**What the task asks**:
Pull out each line of the entries below that contains the string "evenodd", and copy every such line in full.

**Data lines**:

========

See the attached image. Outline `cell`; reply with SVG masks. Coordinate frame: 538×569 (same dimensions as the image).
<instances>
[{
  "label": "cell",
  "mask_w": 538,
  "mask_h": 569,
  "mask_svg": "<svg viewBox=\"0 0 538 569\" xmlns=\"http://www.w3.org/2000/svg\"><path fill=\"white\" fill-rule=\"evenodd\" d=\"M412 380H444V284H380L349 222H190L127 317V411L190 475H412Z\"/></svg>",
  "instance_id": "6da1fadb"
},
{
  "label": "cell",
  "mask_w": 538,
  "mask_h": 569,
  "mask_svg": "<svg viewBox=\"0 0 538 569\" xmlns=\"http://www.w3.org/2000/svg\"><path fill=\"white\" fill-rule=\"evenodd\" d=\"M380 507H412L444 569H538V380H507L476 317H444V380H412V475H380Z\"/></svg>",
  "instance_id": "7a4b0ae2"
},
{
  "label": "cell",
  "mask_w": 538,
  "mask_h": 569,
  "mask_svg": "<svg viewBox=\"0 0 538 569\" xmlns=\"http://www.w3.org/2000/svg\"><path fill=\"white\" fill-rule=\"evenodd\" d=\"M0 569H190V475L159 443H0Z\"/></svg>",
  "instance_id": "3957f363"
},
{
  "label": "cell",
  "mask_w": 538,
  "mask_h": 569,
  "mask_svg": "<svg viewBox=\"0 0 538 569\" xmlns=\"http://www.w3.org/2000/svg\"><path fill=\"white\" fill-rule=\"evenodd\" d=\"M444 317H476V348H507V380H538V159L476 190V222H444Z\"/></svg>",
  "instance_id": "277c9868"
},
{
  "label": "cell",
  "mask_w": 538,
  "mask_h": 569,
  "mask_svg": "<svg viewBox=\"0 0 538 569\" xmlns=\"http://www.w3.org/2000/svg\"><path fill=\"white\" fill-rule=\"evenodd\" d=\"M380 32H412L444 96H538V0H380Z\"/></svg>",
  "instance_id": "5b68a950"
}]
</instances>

========

**Solution for this exercise**:
  "mask_svg": "<svg viewBox=\"0 0 538 569\" xmlns=\"http://www.w3.org/2000/svg\"><path fill=\"white\" fill-rule=\"evenodd\" d=\"M412 380H444V284H380L349 222H190L127 317V411L190 475H412Z\"/></svg>",
  "mask_svg": "<svg viewBox=\"0 0 538 569\" xmlns=\"http://www.w3.org/2000/svg\"><path fill=\"white\" fill-rule=\"evenodd\" d=\"M380 507H412L444 569H538V380H507L476 317H444V380H412V475H380Z\"/></svg>",
  "mask_svg": "<svg viewBox=\"0 0 538 569\" xmlns=\"http://www.w3.org/2000/svg\"><path fill=\"white\" fill-rule=\"evenodd\" d=\"M0 569H190V475L159 443H0Z\"/></svg>",
  "mask_svg": "<svg viewBox=\"0 0 538 569\" xmlns=\"http://www.w3.org/2000/svg\"><path fill=\"white\" fill-rule=\"evenodd\" d=\"M444 317H476V348H507V380H538V159L476 190V222H444Z\"/></svg>",
  "mask_svg": "<svg viewBox=\"0 0 538 569\" xmlns=\"http://www.w3.org/2000/svg\"><path fill=\"white\" fill-rule=\"evenodd\" d=\"M380 32H412L444 96H538V0H380Z\"/></svg>",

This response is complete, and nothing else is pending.